The vid looks like high desert hunting, generally what states are you hunting in?


----------



## Geeze6700 (Oct 10, 2009)

*Mountain bike hunting*

Here are some pics from an elk hunt last fall in central Idaho. I didnt get an Elk but got a nice buck. I widened the hole on the trailer mounting bracket to work with my Maxle. My total weight with deer and gear was over the limit around 100lbs, but it handled just fine. The trailer was a costco special a few years back.


----------



## GregB406 (Dec 19, 2005)

I've hunted deer and elk many times from bike. I've got a Big Dummy which works really well for the task. Deer are an easy carry. Elk are tougher. My partner shot a cow one year and we got it out in 2 trips without boning it. If it was boned out we could have hauled the cow in one trip. The Big Dummy can get along on easy dirt roads and trails with just over 200 lb load. Any tough hills and I would have been in trouble. One load was about 80 lbs and the next was over 200 including 2 packs and my rifle.


----------



## tim208 (Apr 23, 2010)

tis the season, wishing all hunters a successful season.


----------



## RobertAxle142 (Mar 19, 2013)

Good luck indeed, and be safe out there. We have several customers with trailers heading out for deer right now and several returning from Oregon's bow elk season.

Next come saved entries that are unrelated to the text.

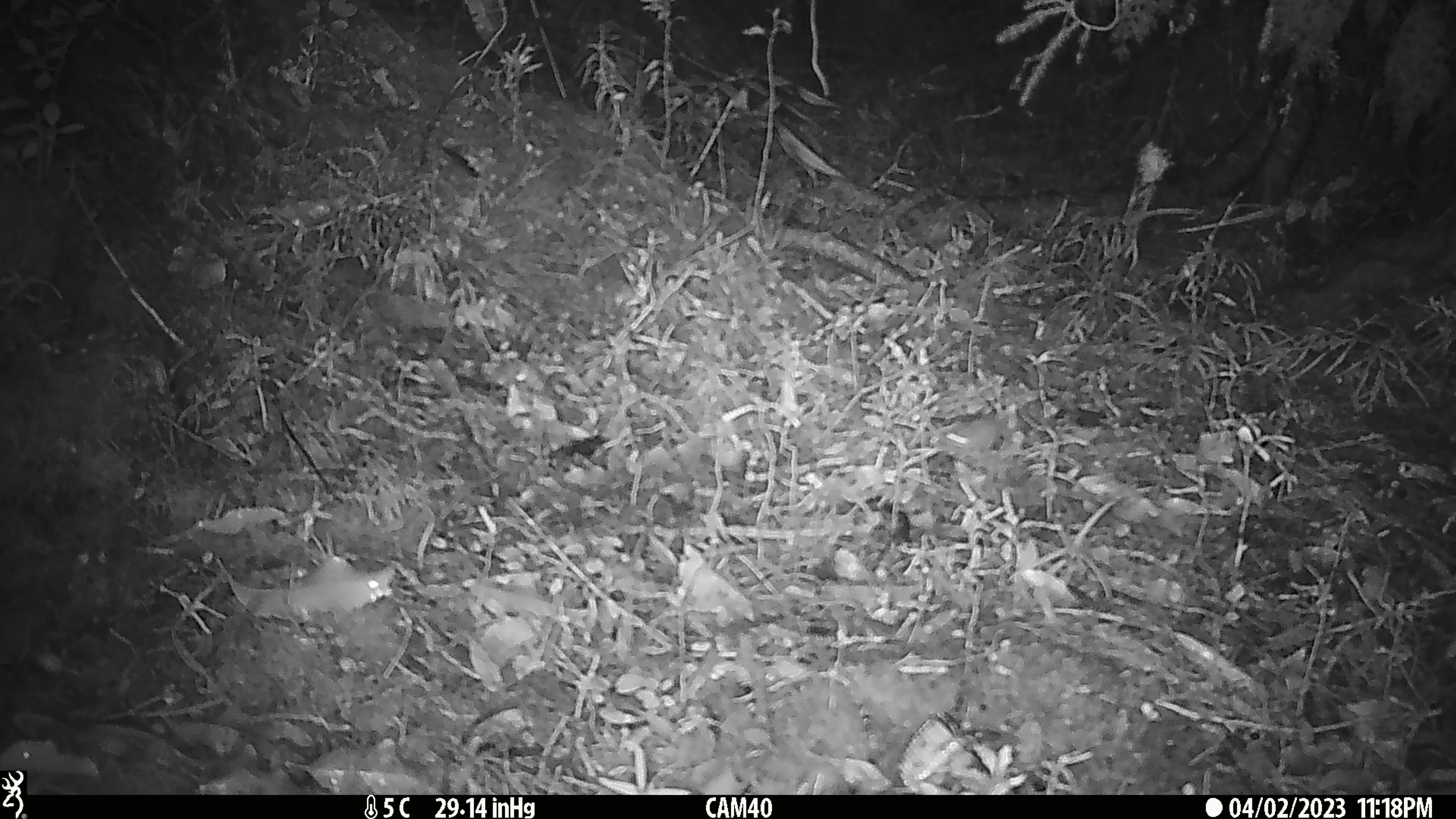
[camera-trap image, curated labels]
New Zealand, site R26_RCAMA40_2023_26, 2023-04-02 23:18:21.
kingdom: Animalia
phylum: Chordata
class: Mammalia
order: Rodentia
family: Muridae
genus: Mus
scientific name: Mus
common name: mouse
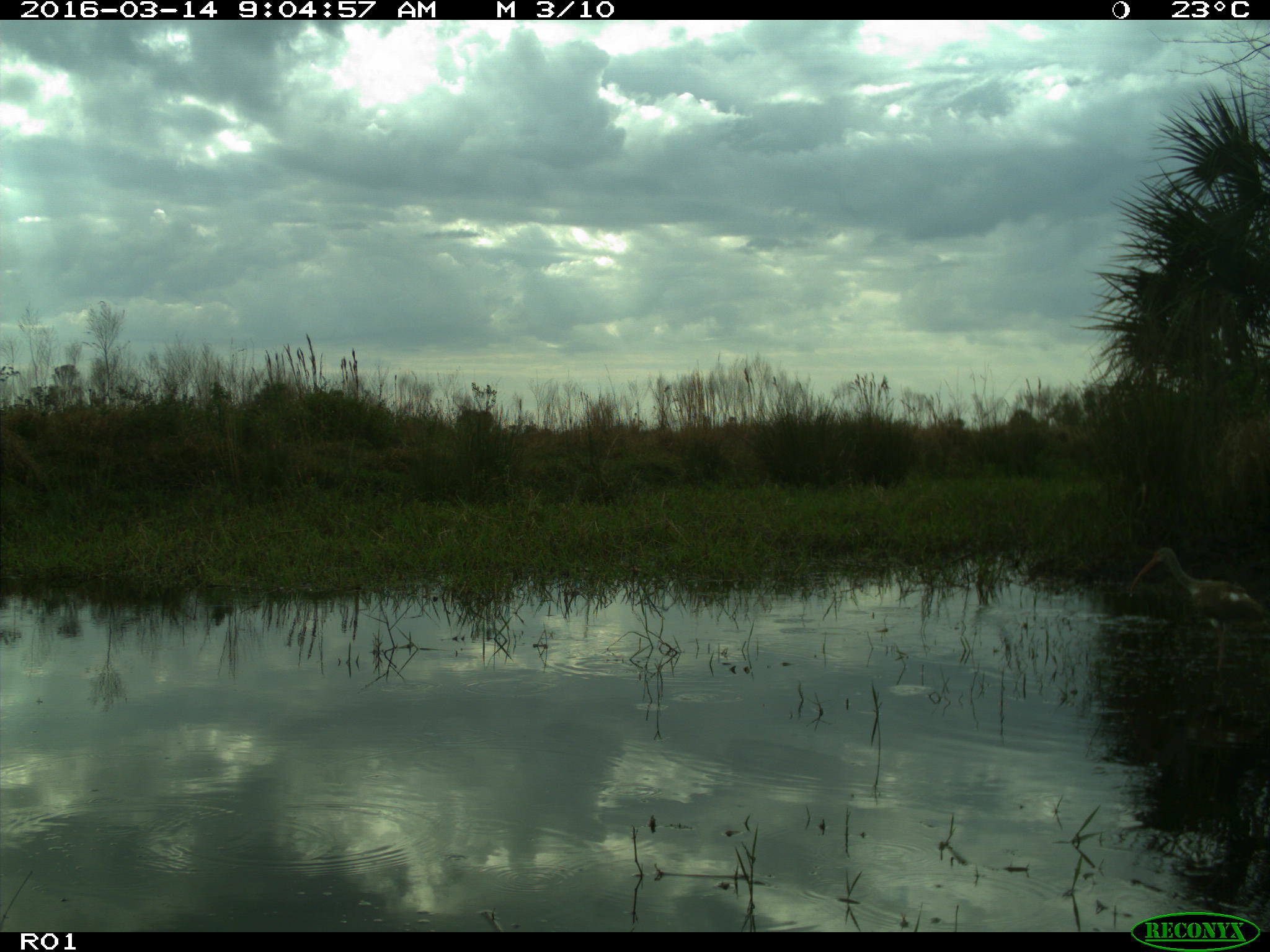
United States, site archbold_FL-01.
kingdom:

One of them came back from eastern Oregon last week with a nice one. Couple photos of his BOB Trailer loaded with the two hind quarters. And in tow behind his 2013 Superfly with 142x12 axle.








I bet he was keeping an eye out for kitty-cats on his ride back in the dark. Yikes :eekster:







This one probably more than a little over BOB's suggested weight limits.

Did you guys see Felt's e-Fat bike with called the Outfitter? I talked to Jim Felt before he left for the Strawberry Mtn in Eastern Oregon.









Wonder how he did out there?


----------



## tim208 (Apr 23, 2010)

What I have seen, is you can't overload the bob. But you can overload your brakes. I have had over 100lbs in mine and no issue with the trailer. The brakes though going down hill can be scary.



I would assume the ebike would not be allowed on nonmotorized trails.


----------



## tim208 (Apr 23, 2010)

this years bike bull, 5x5.







very heavy load with the bike and backpack, roughly 170 lbs.


----------